Source
═══

Let’s verify by logging into to postgreSQL DB to view the new tables
docker exec \
-it hivemetastoer \
psql -U postgres \
-d metastore
Once you see the psql command line, go ahead and list the tables under the metastore schema
\d

If you’re interested in the details of each table, check out this link. There is an E-R diagram provided in the blog post.
Launch and validate Hive
We’re now ready to test the hive service. Simply launch it from the command line
hive

Let’s test a command
SHOW DATABASES

There aren’t any databases and tables at this moment. But don’t worry, we’ll be loading the airlines dataset in our next article.
Streamline cluster management
There are number of services that need to be started for our Spark cluster to work: HDFS, YARN and the PostgreSQL DB in Docker. We could run the commands individually but that would be too much hassle.
Instead we will create 2 scripts start_all.sh and stop_all.sh to launch and shutdown all services at once
/home/ubuntu/start_all.sh
/opt/hadoop/sbin/start-dfs.sh /opt/hadoop/sbin/start-yarn.sh docker start hivemetastore docker ps
/home/ubuntu/stop_all.sh
/opt/hadoop/sbin/stop-yarn.sh /opt/hadoop/sbin/stop-dfs.sh
To start the services run
source ~/start_all.sh

To stop the services run
source ~/stop_all.sh

Download and install Spark 3
Great, we’re one step closer to having a functional Spark cluster. We have HDFS to store the data, YARN to manage resources, Hive to handle the table definitions and metadata
We’re ready to install the crowning jewel: Spark!
We begin with downloading Spark 3.1.1 from archive.apache.org
wget https://archive.apache.org/dist/spark/spark-3.1.1/spark-3.1.1-bin-hadoop3.2.tgz

Next we unpack the tgz archive and remove it. We move the new Spark directory to /opt and create a soft-link /opt/spark3 that points to it
tar xzf spark-3.1.1-bin-hadoop3.2.tgz
rm spark-3.1.1-bin-hadoop3.2.tgz
sudo mv -f spark-3.1.1-bin-hadoop3.2 /opt
sudo ln -s spark-3.1.1-bin-hadoop3.2 /opt/spark3

Configure Spark 3
We will need to add the $SPARK_HOME env to ~/.profile and add the Spark binaries directory to $PATH so pyspark and spark-shell are immediately available from the command line. Finally, we make Python 3 the default interpreter for Pyspark
Add these lines to ~/.profile
export SPARK_HOME=/opt/spark3
export PATH=$PATH:$SPARK_HOME/bin
export PYSPARK_PYTHON=python3

Ensure that /opt/spark3/conf/spark-env.sh has these environment values. They are used for Spark to find Hadoop libraries and configuration and creating the Spark Context

Next we edit values in /opt/spark3/conf/spark-defaults.conf. These values are used as defaults when building the SparkContext in an application.

═══

[Records of spatial reasoning questions]
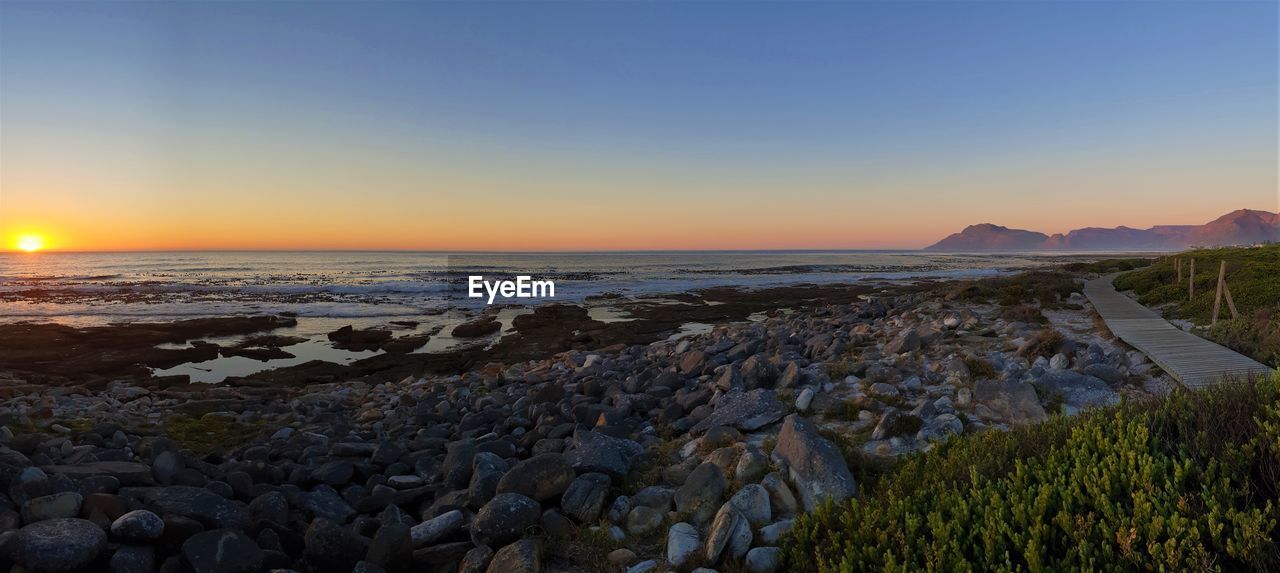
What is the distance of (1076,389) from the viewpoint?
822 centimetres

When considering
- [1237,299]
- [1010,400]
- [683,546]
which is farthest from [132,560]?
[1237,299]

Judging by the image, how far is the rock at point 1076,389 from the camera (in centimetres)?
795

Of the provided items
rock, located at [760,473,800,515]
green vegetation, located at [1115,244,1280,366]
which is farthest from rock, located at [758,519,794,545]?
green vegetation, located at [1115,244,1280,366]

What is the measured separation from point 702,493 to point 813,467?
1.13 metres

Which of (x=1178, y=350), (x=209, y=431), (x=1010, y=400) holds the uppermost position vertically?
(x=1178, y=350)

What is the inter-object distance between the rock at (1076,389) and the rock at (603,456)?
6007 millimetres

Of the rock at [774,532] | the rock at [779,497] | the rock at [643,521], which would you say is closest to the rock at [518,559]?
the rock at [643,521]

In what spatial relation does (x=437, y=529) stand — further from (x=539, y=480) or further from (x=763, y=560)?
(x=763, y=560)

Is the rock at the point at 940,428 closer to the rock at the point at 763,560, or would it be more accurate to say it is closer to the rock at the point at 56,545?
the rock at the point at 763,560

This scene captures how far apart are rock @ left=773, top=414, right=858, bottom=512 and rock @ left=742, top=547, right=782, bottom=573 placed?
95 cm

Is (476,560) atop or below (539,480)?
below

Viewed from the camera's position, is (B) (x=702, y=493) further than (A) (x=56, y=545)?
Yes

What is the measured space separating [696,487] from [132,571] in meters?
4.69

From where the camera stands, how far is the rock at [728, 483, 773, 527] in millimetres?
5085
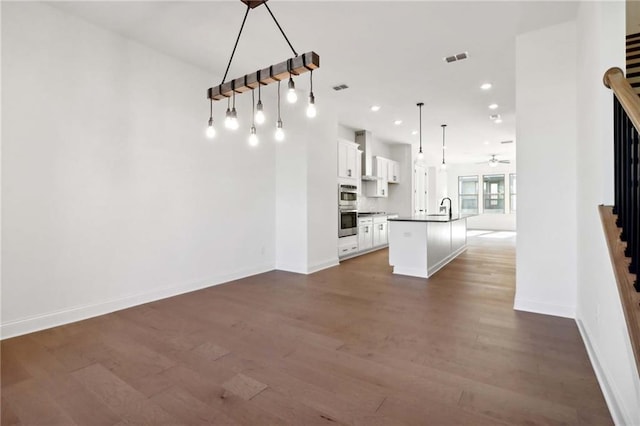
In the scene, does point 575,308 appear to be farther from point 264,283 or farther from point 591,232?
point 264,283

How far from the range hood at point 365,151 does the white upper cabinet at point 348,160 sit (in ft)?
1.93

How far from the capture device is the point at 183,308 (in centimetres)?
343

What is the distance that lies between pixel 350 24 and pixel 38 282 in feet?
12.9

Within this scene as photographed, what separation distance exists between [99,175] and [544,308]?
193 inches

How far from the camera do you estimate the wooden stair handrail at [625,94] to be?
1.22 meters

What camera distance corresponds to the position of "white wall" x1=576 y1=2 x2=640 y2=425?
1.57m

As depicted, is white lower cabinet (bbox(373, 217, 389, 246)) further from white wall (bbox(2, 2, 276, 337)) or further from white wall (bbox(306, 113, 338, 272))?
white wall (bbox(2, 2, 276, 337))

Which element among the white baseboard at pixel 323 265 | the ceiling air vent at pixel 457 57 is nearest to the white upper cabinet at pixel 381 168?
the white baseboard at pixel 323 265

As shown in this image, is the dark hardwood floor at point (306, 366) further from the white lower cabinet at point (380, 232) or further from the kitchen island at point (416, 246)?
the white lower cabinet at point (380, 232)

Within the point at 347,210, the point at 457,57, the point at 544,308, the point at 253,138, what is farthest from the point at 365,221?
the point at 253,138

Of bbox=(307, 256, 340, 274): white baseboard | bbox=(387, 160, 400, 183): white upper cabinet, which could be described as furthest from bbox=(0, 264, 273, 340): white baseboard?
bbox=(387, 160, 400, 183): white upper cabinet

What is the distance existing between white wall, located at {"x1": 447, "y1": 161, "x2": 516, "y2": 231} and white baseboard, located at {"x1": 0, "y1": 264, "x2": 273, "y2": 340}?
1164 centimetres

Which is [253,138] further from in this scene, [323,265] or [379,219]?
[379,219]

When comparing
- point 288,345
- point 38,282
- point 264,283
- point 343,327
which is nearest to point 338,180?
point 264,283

═══

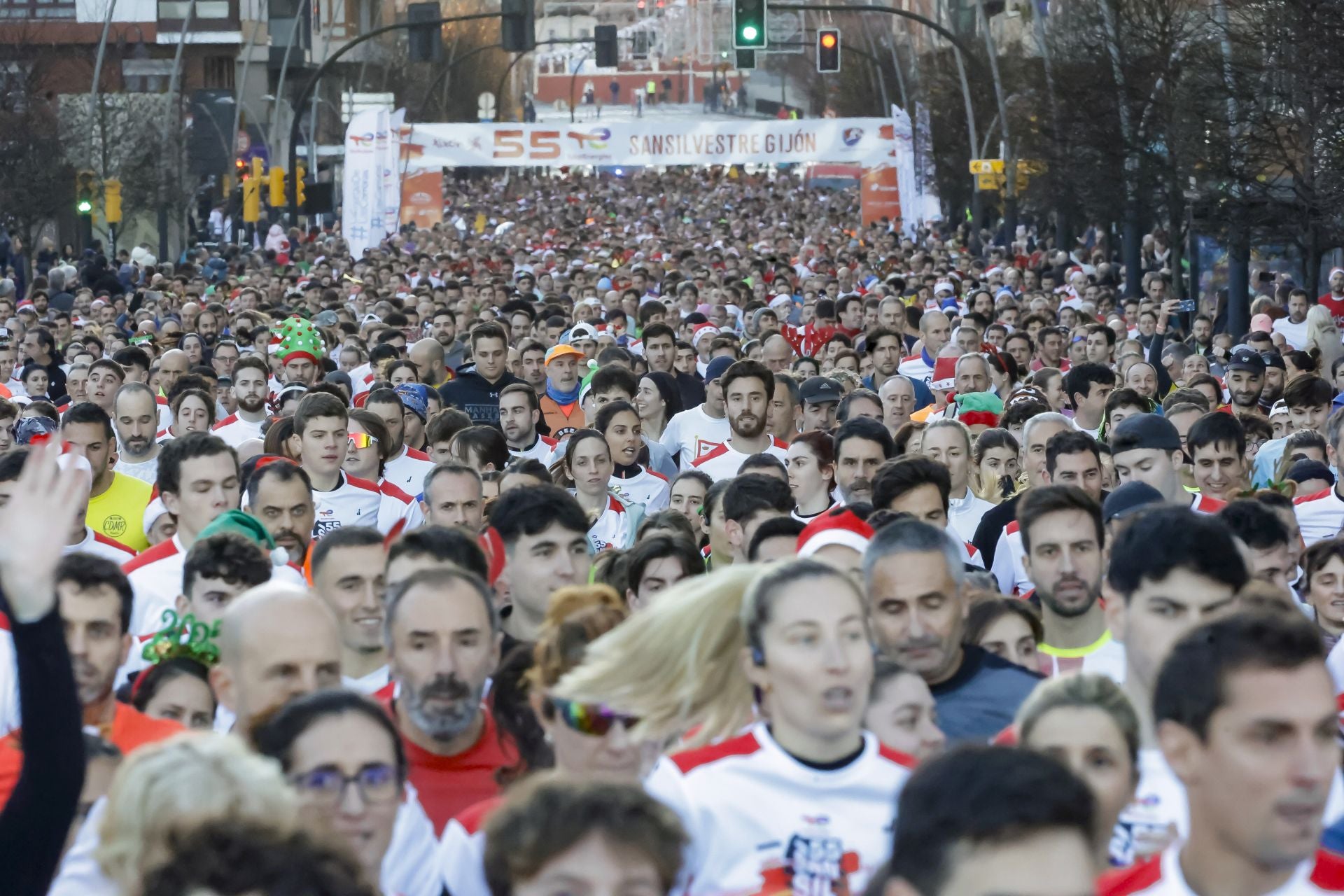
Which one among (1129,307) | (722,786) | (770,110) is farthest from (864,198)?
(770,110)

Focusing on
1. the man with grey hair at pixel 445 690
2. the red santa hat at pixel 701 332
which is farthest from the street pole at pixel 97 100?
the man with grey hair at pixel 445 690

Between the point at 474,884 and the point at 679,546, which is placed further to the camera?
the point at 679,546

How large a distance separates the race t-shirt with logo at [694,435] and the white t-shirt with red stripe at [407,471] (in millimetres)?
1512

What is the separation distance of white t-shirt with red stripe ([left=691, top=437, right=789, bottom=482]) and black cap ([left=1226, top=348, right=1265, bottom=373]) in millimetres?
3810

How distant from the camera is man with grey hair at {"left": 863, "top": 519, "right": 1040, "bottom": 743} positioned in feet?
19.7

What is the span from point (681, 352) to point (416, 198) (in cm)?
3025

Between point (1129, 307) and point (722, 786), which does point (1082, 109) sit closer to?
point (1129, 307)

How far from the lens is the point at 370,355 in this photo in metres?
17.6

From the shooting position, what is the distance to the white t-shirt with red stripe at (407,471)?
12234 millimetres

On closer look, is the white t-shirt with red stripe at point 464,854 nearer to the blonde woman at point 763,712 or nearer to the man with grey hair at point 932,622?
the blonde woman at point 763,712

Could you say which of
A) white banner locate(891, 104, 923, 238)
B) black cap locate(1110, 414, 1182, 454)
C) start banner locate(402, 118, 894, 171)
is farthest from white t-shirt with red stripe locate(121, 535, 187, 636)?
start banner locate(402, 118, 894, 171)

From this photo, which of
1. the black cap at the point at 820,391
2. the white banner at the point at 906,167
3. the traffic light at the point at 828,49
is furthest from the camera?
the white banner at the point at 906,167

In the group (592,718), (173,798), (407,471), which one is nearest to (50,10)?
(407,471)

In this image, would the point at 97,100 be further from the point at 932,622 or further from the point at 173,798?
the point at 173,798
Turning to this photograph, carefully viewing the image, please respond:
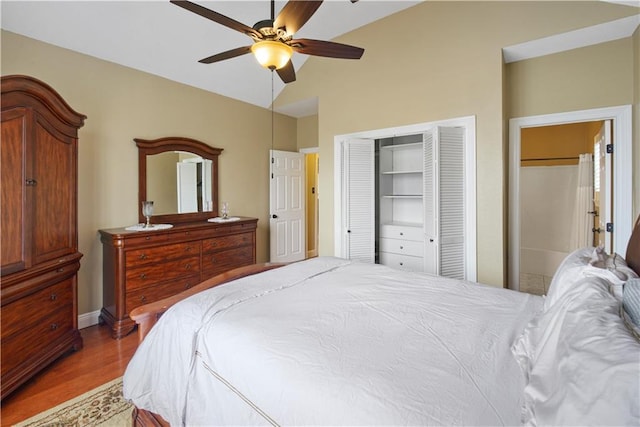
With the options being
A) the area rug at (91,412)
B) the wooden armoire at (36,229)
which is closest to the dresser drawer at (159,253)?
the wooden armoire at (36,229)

═══

Stated goal 1
In the Spark cluster setup guide, what are the names of the two scripts created to launch and shut down all services at once?
Stated goal 2
Write the next part of the Spark cluster setup guide, picking up after its last sentence.
The lines above play no part in this work.

Final result 1
start_all.sh and stop_all.sh

Final result 2
These configs tell Spark to use the YARN cluster manager by default, where to store Spark logs in HDFS and where Spark jars can be found in HDFS etc. A full list of settings can be found here
/opt/spark3/conf/spark-defaults.conf
spark.driver.extraJavaOptions -Dderby.system.home=/tmp/derby/
spark.sql.repl.eagerEval.enabled true
spark.master yarn
spark.eventLog.enabled true
spark.eventLog.dir hdfs:///spark3-logs
spark.history.provider org.apache.spark.deploy.history.FsHistoryProvider
spark.history.fs.logDirectory hdfs:///spark3-logs
spark.history.fs.update.interval 10s
spark.history.ui.port 18080
spark.yarn.historyServer.address localhost:18080
spark.yarn.jars hdfs:///spark3-jars/*.jar
We will also add the following lines to /opt/hive/conf/hive-site.xml
<property>
<name>hive.metastore.schema.verification</name>
<value>false</value>
</property>

For Spark to access the Hive Metastore tables, it must read hive-site.xml configurations. We create a soft-link in /opt/spark3/conf to allow this
sudo ln -s /opt/hive/conf/hive-site.xml /opt/spark3/conf/

We also create a directory to store Spark logs and jars in HDFS, then copy Spark jars into the HDFS. This is references in the Spark property spark.yarn.jars which allows Spark to use jars when running cluster-mode
dfs dfs -mkdir /spark3-jars
hdfs dfs -mkdir /spark3-logs
hdfs dfs -put /opt/spark3/jars/* /spark3-jars
Finally we download the PostgreSQL jar into the /opt/spark3/jars folder. This allows Spark to access the postgreSQL DB to read metastore tables.

Validate Spark 3
Here comes the moment of truth, we’ve set up YARN and HDFS and configured Hive and the metastore, then we downloaded configured and installed Spark.
Now it’s time to run Spark! First check that $SPARK_HOME/bin is part of your $PATH

Ensure that HDFS and YARN are up by running start_all.sh
source ~/start_all.sh
Let’s first try launching pyspark. For the uninitiated, Pyspark is the Python interpreter with a SparkSession and SparkContext prepared at launched. You can use spark and sc to access the Spark Dataframe and RDD APIs while still being able to use Python 3 REPL.
I find it useful for testing a code snippet before integrating it into a larger script.
Let’s launch Pyspark with YARN as the cluster manager. The Resource Manager YARN allocates resources in the form of containers which the application uses to execute its tasks.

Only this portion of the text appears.